Grimma était là, elle aussi. Gurder lui demanda les raisons de sa présence. Elle lui retourna la question. Tous deux en appelèrent à l’arbitrage de Masklinn.
— Elle pourra me seconder pour lire, dit-il, secrètement soulagé.
En dépit de tous ses efforts, il n’était pas très doué en ce domaine. Apparemment, il n’avait pas réussi à saisir le tour d’esprit nécessaire. Grimma, par contre, semblait y arriver sans même y penser. Si sa cervelle éclatait, ce devait être de façon très discrète.
Elle afficha un sourire satisfait et dressa le Code de la Route en face de lui.

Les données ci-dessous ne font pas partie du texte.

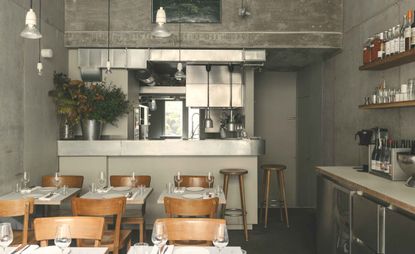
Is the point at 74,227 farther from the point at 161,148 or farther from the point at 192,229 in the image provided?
the point at 161,148

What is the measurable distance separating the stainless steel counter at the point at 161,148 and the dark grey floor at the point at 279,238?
1.02 meters

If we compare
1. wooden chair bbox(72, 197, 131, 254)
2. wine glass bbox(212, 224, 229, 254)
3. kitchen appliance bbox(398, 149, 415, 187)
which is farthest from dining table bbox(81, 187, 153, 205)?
kitchen appliance bbox(398, 149, 415, 187)

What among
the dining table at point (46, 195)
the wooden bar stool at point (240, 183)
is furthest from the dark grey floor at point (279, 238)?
the dining table at point (46, 195)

— Il y a certaines choses à faire, dit-il avec des hésitations. Avant de démarrer, il faut regarder dans le mur…
— … miroir… dit Grimma.
— … le miroir. C’est marqué là. Miroir, répéta Masklinn plus fermement.
Il lança un regard inquisiteur vers Angalo, qui haussa les épaules.
— Ça, je ne sais pas, avoua-t-il. Mon camionneur regardait dedans, mais j’ignore pourquoi.
— On doit chercher quelque chose en particulier ? Il faut peut-être faire des grimaces, ou…
— Quoi qu’il en soit, intervint Gurder, il vaut mieux suivre la procédure à la lettre. (Il leva l’index.) Il y a un miroir là-haut, près du plafond.
— Faut être idiot pour l’installer en un endroit pareil, constata Masklinn.
Il réussit à y lancer un grappin et, avec effort, à s’y hisser.
— Tu vois quelque chose ? lui cria Gurder.
— Moi, c’est tout.
— Bon, redescends. Tu as fait ce qu’il fallait faire, c’est le principal.
Masklinn regagna la plateforme, qui tangua sous son poids.
Grimma inspecta le Code.
— Ensuite, il faut signaler ses intentions. Là, au moins, c’est clair. Signaleur ?
Un assistant de Dorcas avança avec une légère hésitation, gardant ses deux pavillons soigneusement orientés vers le bas.
— Oui, mon madame ?
— Dis à Dorcas… (Grimma regarda ses compagnons.) Dis-lui que nous sommes prêts à partir.
— Je te demande bien pardon, intervint Gurder, mais si quelqu’un doit annoncer que nous sommes prêts à démarrer, alors c’est moi qui dirai que nous sommes prêts à démarrer. Je veux qu’il soit bien clair que l’ordre de démarrer, c’est à moi de le donner. (Il jeta un regard hésitant en direction de Grimma.) Euh… Nous sommes prêts à démarrer, conclut-il.
— Bien compris, m’dame.
Le signaleur agita brièvement ses drapeaux. Des profondeurs de l’habitacle monta la voix de l’ingénieur :
— Prêts !
— Bon, eh bien ça y est, fit Masklinn.
— Oui, dit Gurder en jetant un regard mauvais vers Grimma. On n’a rien oublié ?
— Des tas de choses, probablement, dit Masklinn.
— En tout cas, maintenant, c’est trop tard, fit Gurder.